--- PAGE EXTRACT ---
= Beginning of Section =
Canadians are split on what's causing consumer prices to rise at the fastest pace since 1991, a fact that's raised the prospect of the country slipping into a recession, according to a new Yahoo/Maru Public Opinion poll on inflation.
From gasoline to groceries, Canadian wallets have been pinched as the annual inflation rate climbed to 6.7 per cent in March, the highest level in three decades. According to Statistics Canada, prices rose by 1.4 per cent in March, the biggest monthly jump since Ottawa introduced a federal sales tax 31 years ago.
"There is no clear consensus among Canadians as to what the main cause is for this rapid increase in the cost of living across the country," said Maru executive vice-president John Wright.
The Yahoo/Maru survey polled 1,517 Canadians between April 23 and April 25. It found COVID-related supply chain issues narrowly topped the list of potential causes, with 29 per cent pointing to the pandemic's lasting grip on global trade. This view was most popular in Quebec (35 per cent), and among women (31 per cent), as well as those over 55 years old (33 per cent), and those with the highest levels of education (37 per cent).
A similar number of respondents (28 per cent) chose "profit-taking by companies and speculators" as the chief cause of runaway inflation. This perspective was most widely held in Manitoba and Saskatchewan (37 per cent), and more popular among men (31 per cent), Canadians aged 18 to 34, and those with the lowest incomes and education.
One in five (20 per cent) say they believe businesses have raised prices to make up for slow sales during the worst of the pandemic. This opinion was most popular in Ontario (22 per cent), and Manitoba and Saskatchewan (21 per cent), and more likely to be found among women (25 per cent), those over 55 (21 per cent), and those with lesser income and education, at 22 per cent and 23 per cent, respectively.
= End of Section =
--- INPUT DATA ---
= Beginning of Section =
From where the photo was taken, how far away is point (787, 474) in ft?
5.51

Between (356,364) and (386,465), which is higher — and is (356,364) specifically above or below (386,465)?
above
= End of Section =
--- ACTIVITY A ---
Answer these questions from the inflation poll article:
(i) What annual inflation rate did Canada reach in March?
(ii) How many Canadians did the Yahoo/Maru survey poll?
(iii) What share of respondents chose "profit-taking by companies and speculators" as the chief cause?
--- ACTIVITY B ---
Reproduce the inflation poll article word for word, from "Canadians are split" up to and including "31 years ago.".

--- TASK RESULT A ---
(i) 6.7 per cent
(ii) 1,517
(iii) 28 per cent

--- TASK RESULT B ---
Canadians are split on what's causing consumer prices to rise at the fastest pace since 1991, a fact that's raised the prospect of the country slipping into a recession, according to a new Yahoo/Maru Public Opinion poll on inflation.
From gasoline to groceries, Canadian wallets have been pinched as the annual inflation rate climbed to 6.7 per cent in March, the highest level in three decades. According to Statistics Canada, prices rose by 1.4 per cent in March, the biggest monthly jump since Ottawa introduced a federal sales tax 31 years ago.